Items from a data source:
────────────────

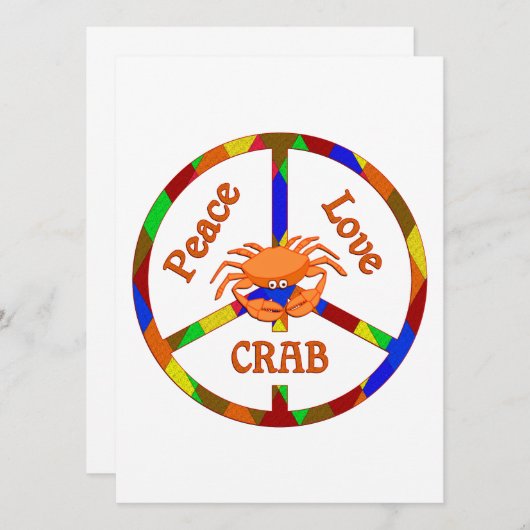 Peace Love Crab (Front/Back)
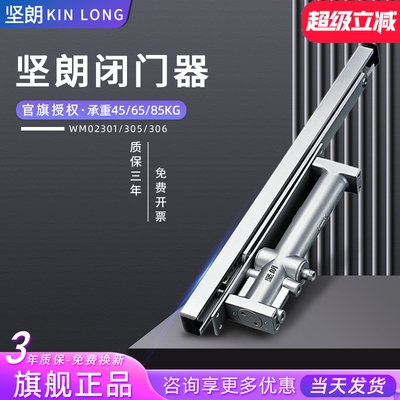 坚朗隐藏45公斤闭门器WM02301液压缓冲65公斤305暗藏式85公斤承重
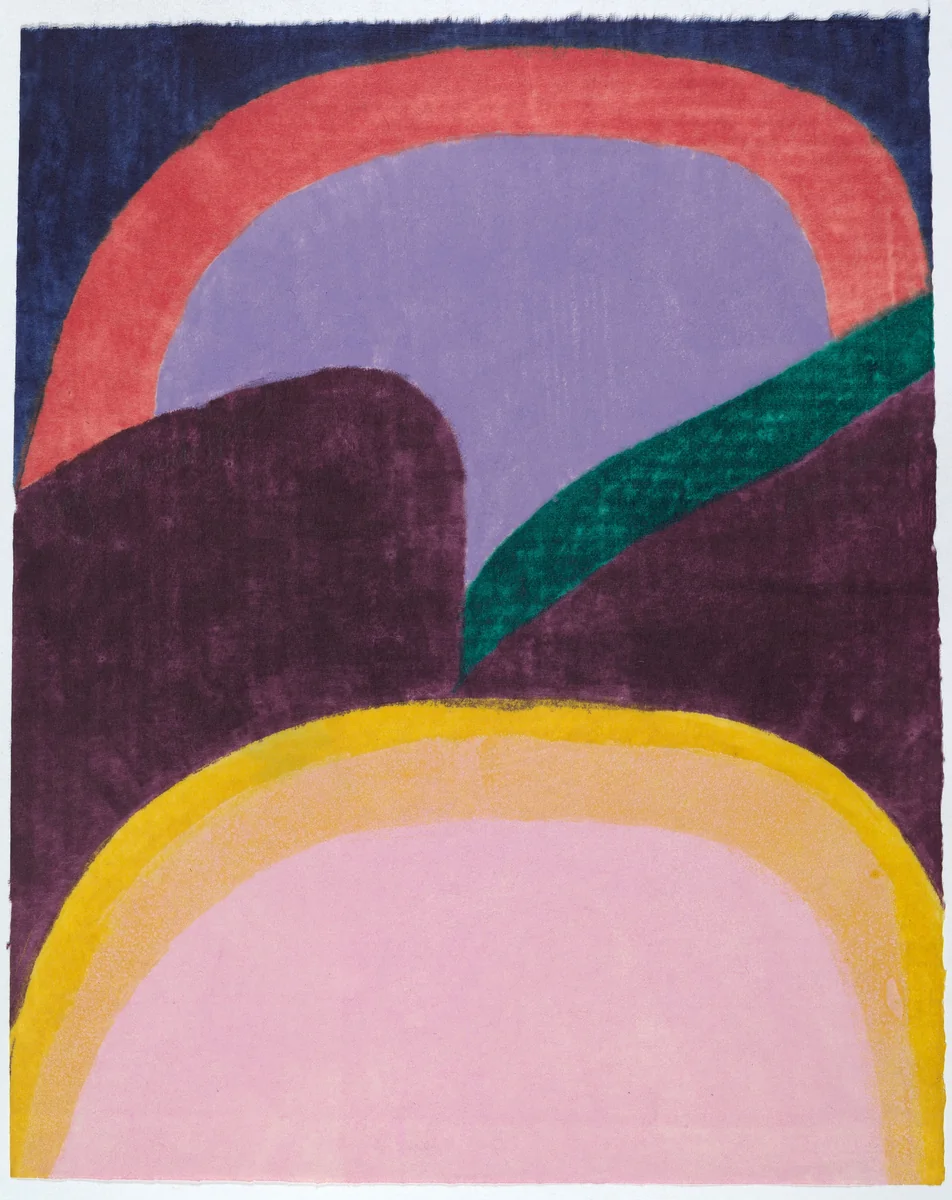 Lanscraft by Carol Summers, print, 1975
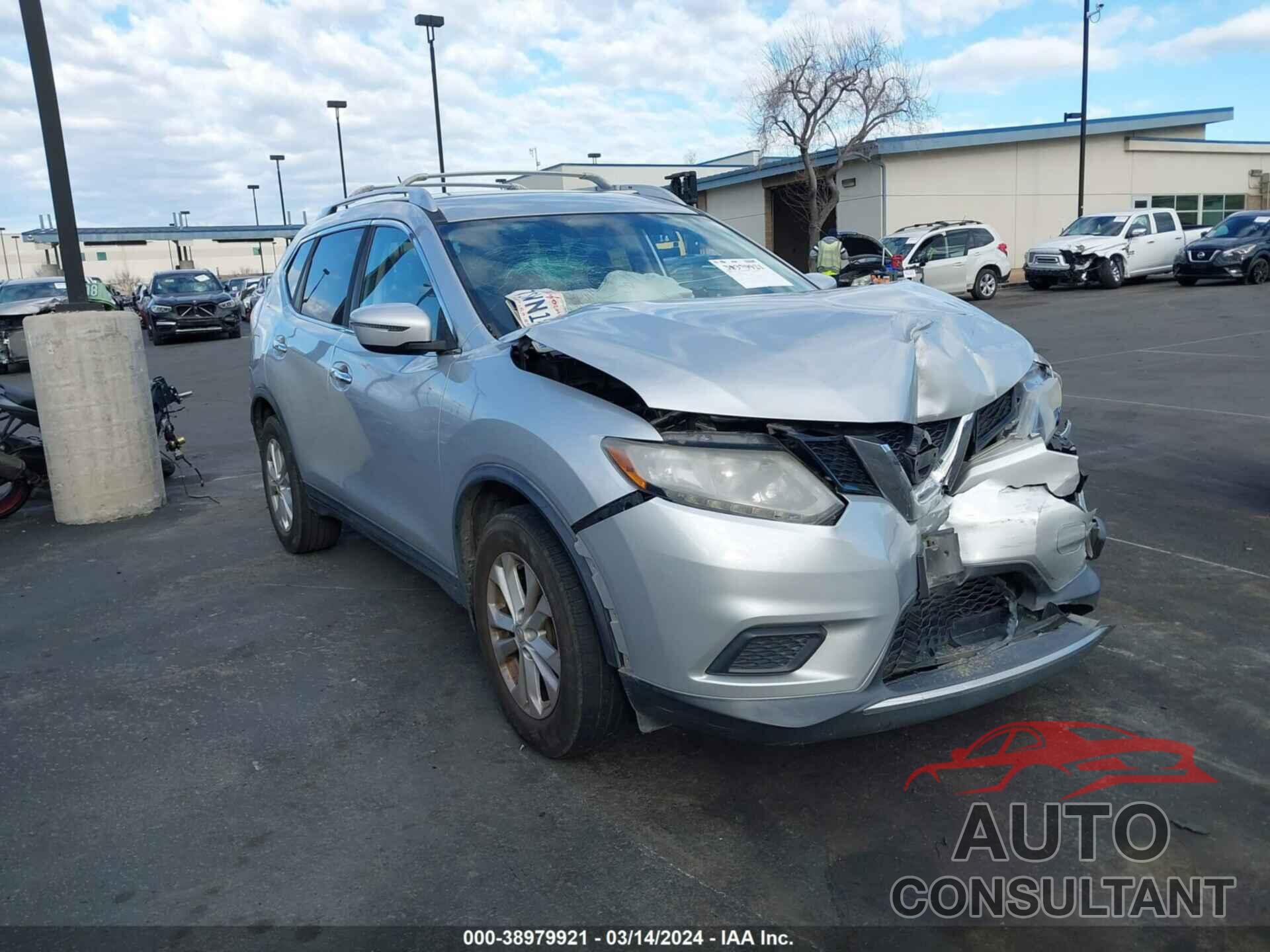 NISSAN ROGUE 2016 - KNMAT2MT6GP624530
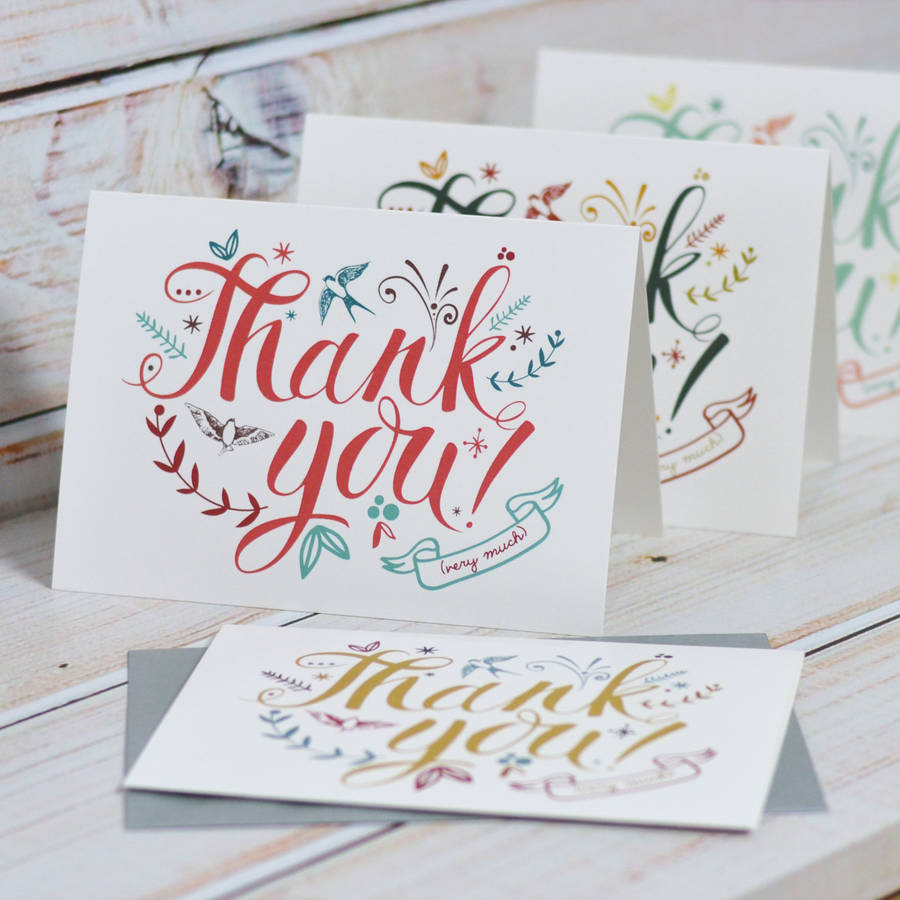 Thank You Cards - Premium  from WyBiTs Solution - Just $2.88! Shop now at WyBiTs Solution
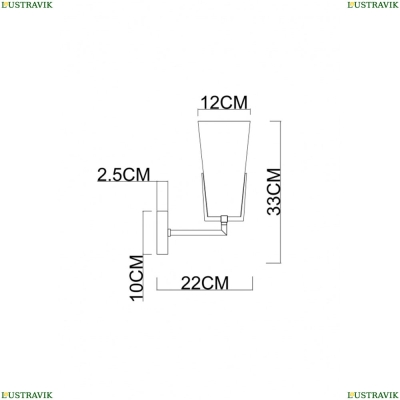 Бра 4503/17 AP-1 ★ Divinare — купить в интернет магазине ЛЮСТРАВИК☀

────────────────

Your objective: In the records above, locate the line with "坚朗隐藏45公斤闭门器WM02301液压缓冲65公斤305暗藏式85公斤承重"; output it and each line after it through the last one, exactly, omitting pictures.

Task solution:
 坚朗隐藏45公斤闭门器WM02301液压缓冲65公斤305暗藏式85公斤承重
 Lanscraft by Carol Summers, print, 1975
 NISSAN ROGUE 2016 - KNMAT2MT6GP624530
 Thank You Cards - Premium  from WyBiTs Solution - Just $2.88! Shop now at WyBiTs Solution
 Бра 4503/17 AP-1 ★ Divinare — купить в интернет магазине ЛЮСТРАВИК☀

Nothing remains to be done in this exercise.